You don’t have to have an artist’s portfolio to take part in an upcoming exhibition at ASU Art Museum.
Local artist Gregory Sale will be the sixth individual to set up a studio inside the gallery as part of ASU Art Museum’s “Social Studies” initiative. The exhibition will bring the creative process into public view and encourages visitors and community members to collaborate directly with artists in the gallery space.
Sale plans to explore the nature of public dialogue about crime, public safety and the corrections system — topics he said evoke strong opinions and emotions in many individuals.
“The viewpoints arise from so many different angles, including the economic vantage point, that these are tough topics to consider openly,” he said.
Sale led a discussion on plans for his upcoming residency at Nelson Fine Arts Center Friday.
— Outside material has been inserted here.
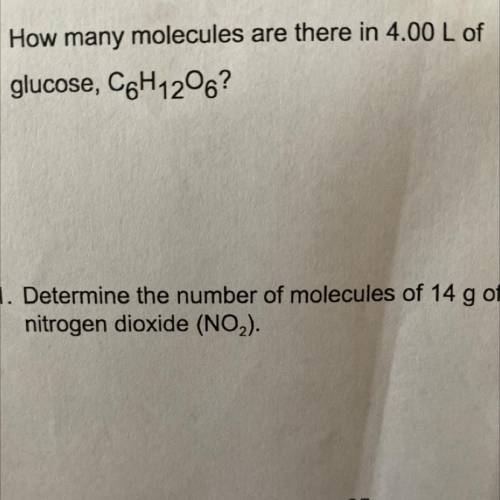 PLEASE HELP QUICK!!! How many molecules are there in 4.00 L of

glucose, C6H1206? Please show your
Sale said the conversation was “both fundamental to finding the center of my investigation and inherently risky because of the subject matter and how I’m attempting to bring focus to the topic.”
Paul Morris, director of ASU’s graduate creative writing program, commented after the talk, “I was impressed, intrigued, disturbed — all good things.”
Sale, who serves as visiting assistant professor of intermedia at ASU, said he isn’t necessarily focused on solving the issues surrounding the corrections system. Instead, he seeks to explore the way people often discuss the heated topic and provide an open, safe forum for dialogue.
“Managing the range of voices and perspectives is clearly a diplomatic exercise,” Sale said. “My aim is to reach out to disparate voices and give them all a place.” His working title for the project is “It’s Not Just Black and White.”
How exactly the installation process will play out over the course of Sale’s 15-week residency, which begins Feb. 1, is intentionally open-ended, according to “Social Studies” curator John Spiak.
“The project is set up in such a way so as to be dependent on viewer feedback and participation in its formation,” Sale said.
Spiak said he’s never sure what the final product will be after these residencies. “I don’t know how it’s going to play out, and that’s what’s exciting about ‘Social Studies,’” he said.
Among the goals Sale has laid out is a partnership with participants of the Maricopa County Sheriff’s Office program, ALPHA, an outpatient drug and alcohol abuse treatment program for inmates licensed by the Arizona Department of Health.
Sale said he is communicating with the MCSO to determine if inmate participation in the gallery space is possible, and how it might play out. Currently, the plan is to include inmates in creating the installation while the museum is closed to the public, he said.
Collaboration with communities has been a common thread in Sale’s past work, and his website describes two-way interaction with his audience as fundamental to his process.
“The work is created, not solely by the artists, but by those who are invited to participate,” Sale said.
Sale is the first local artist to participate in the series, allowing the project to be extended from the usual six-week period to 15 weeks, according to Spiak.
Beginning with an empty gallery, Sale said he plans to invite museum visitors, ASU students from all disciplines, and those involved in the criminal justice system to contribute to the installation and the discussion.
Sale said he is also communicating with families of the incarcerated, formerly incarcerated individuals and justice and corrections system employees about contributing their perspectives to the project.
ASU Art Museum’s public relations specialist Deborah Susser said “Social Studies” is part of the museum’s effort to change the way people perceive museums, from a static building to an interactive venue for developing ideas.
“If we think of the museum as an active cultural contact zone, then we might also think of it as an exciting and appropriate space to do social studies,” said Richard Toon, director of museum studies at ASU’s School of Human Evolution and Social Change.
Sale’s “Social Studies” exhibition opens Feb. 1 at the ASU Art Museum. The opening reception is scheduled for Feb. 18, and the exhibition runs through May 15. “Social Studies” is being funded through the next two years by a grant from the Andy Warhol Foundation for the Visual Arts.